Хозяин угощает гостей — это приятнее всего самому хозяину: попроси же гость на свою нужду немножко денег — и хозяину (пусть он и даст их) будет неприятно: ведь угощает хозяин сам, а тут он не сам.
Есть люди, которым придет в голову спросить меня о долге образованного человека перед туземцами, о том, как это можно слушать лесную музыку и оставаться спокойным к темноте населения, встречаясь с этим ежедневно.
У меня раньше тоже бывали эти настроения от избытка ли жизненных сил или от счастливого положения образованного и боязни, как бы оно не нарушилось.
Теперь я обеднял и весь погружен в работу для своего пропитания, и такие вопросы мне в голову не приходят: не до жиру, быть бы живу. Я и тем доволен, что, кажется, никому вреда не приношу, и к занятию моему все относятся с большим сочувствием.
Народное ли верование, что первая книга с неба упала{72}, или проповедь и полурелигиозная гражданственность нашей старой интеллигенции, но только в народной массе существует уважение к писателю: я знаю, что наша деревня в целом гордится, что я в ней живу.
Конечно, деревня — это совершенно что-то другое, чем сельский сход, на которых действуют горланы, и среди них первое лицо «барон» (во многих деревнях, я заметил, есть тип, называемый бароном). Надо быть страшно осторожным с этим сходом. Я уже говорил на примере с волками, как неверный прицел в Центре на один миллиметр — на месте порождал чудовищные несообразности. Точно так же и мои поступки («я» — тоже Центр) в деревне должны быть чрезвычайно точно взвешены.
Я сделал ошибку, что сделал уступку сходу и заключил условие о квартире с ними не как хотел, у нотариуса, а в волостном исполкоме (расходов масса). Выморочный домик я снял на два года по 5 р. золотом в месяц и вперед уплатил за год. Все шло было очень хорошо — и вдруг получается казенная бумага, что с жильцами условия должны быть нотариальные.
Казалось бы, дело просто решается: составим нотариальное условие. Как бы не так: на сходе решили воспользоваться этим и обложить меня еще пятью рублями помесячно, как раз вдвое.

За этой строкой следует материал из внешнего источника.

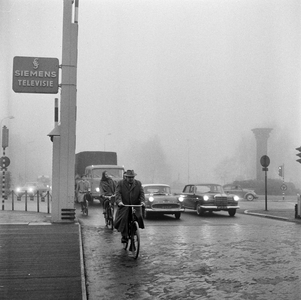 125611 Afbeelding van het verkeer bij de rotonde op het Leidseveer te Utrecht, vanaf de Catharijnebrug, tijdens mist.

5 Апреля. Внук за дедом пришел, насыпал снегу, и солнце сегодня взошло ярко-весеннее, а снег блистает искрами, как никогда не бывает зимой: свет, и огни, и особенный запах мороза на солнце, будто это само солнце так пахнет. Вдруг открылась дорога по насту во все стороны, легкая, как по морскому пляжу, и так бодро идти и куда хочешь — по полям, и лесам, и болотам — нигде не проваливается нога. В это время хорошо подсвистывать в лесу рябчиков и дожидаться, как они выбегут по насту из-за куста. Две тетерки разместились в снежной яме на солнце и допустили меня на короткий выстрел — стрелять их, конечно, не стал. Заячьи, лисьи следы везде перекрещиваются и все голубые. Нехорошо только одно, что боишься, разогреет очень горячее солнце, и потом так и останешься тут и будешь весь день выбиваться на дорогу, барахтаясь выше колен в подснежной воде.

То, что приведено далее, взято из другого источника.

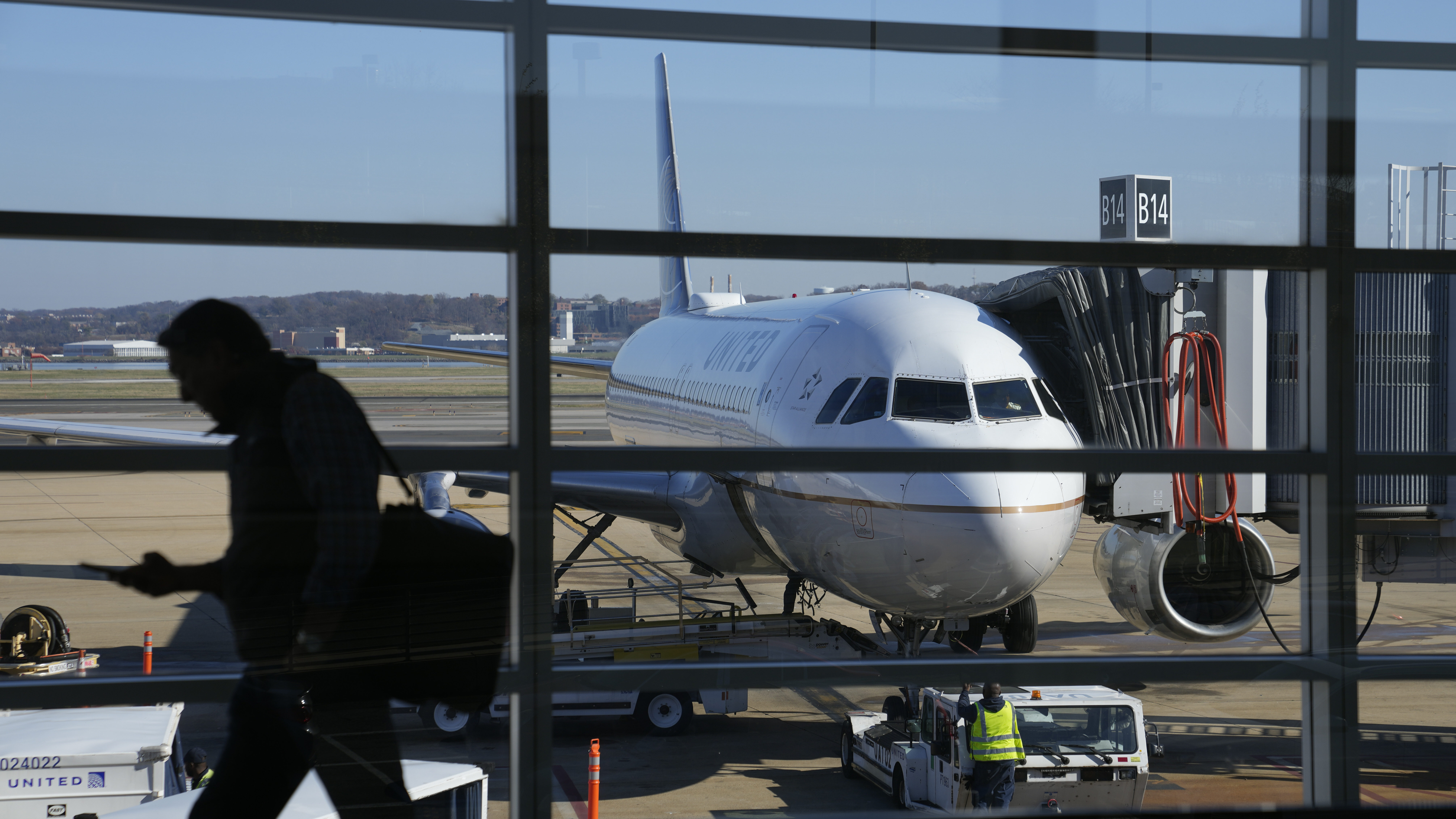 File - A United Airlines plane sits at a gate at Ronald Reagan Washington National Airport in Arlin...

Бедность я не люблю за то, что от нее пропадает жизнь в мускулах и цвет на коже, показывается скелет человека и его подзаборное «я». Правда, в душе человека есть та же кость — его подзаборное «я». В целой личности эти кости, повитые крепкими мускулами души и цветущей кожей, незаметно держат всю душу, а когда душа обеднеет и показывается эта ее кость, то невыносимо становится жить около нее: все колет в том человеке, во всем претензия на власть и шипучая злость в бессилии радоваться, и везде «я» и «я».
За двадцать лет, которые ушли у меня на писательство, я все почти перезабыл, чему учили меня в высшем учебном заведении. Но у меня осталась смелость перед ученым людом, что они не боги, и если я захочу, например, исследовать жизнь курицы, то и я могу сделать очень ценную работу. Еще у меня осталось от высшего учебного заведения: такое мое исследование может быть ерундой, и даже вся моя писательская деятельность просто моя ахинея. Значит, от общения с атмосферой высшего учебного заведения у меня осталась смелость перед людьми и робость перед наукой — вот это и есть моя степень гораздо высшая, чем доктор философии. Это и позволяет мне сейчас заняться исследованием жизни кустаря.
Интеллигенция умерла во мне как претензия на власть над людьми: в скрытом состоянии, без сознания, в образе блага народу жила жажда быть не самим собой, а властелином. По мере того как я утрачивал претензию на власть, мне открывалась жизнь из самого себя. В момент, когда большевики взяли власть, я вдруг возродился прежним претендентом на престол и вступил в борьбу за власть. Теперь это, кажется, совсем умерло, а, может быть, нужно ожидать, снова будет возрождение.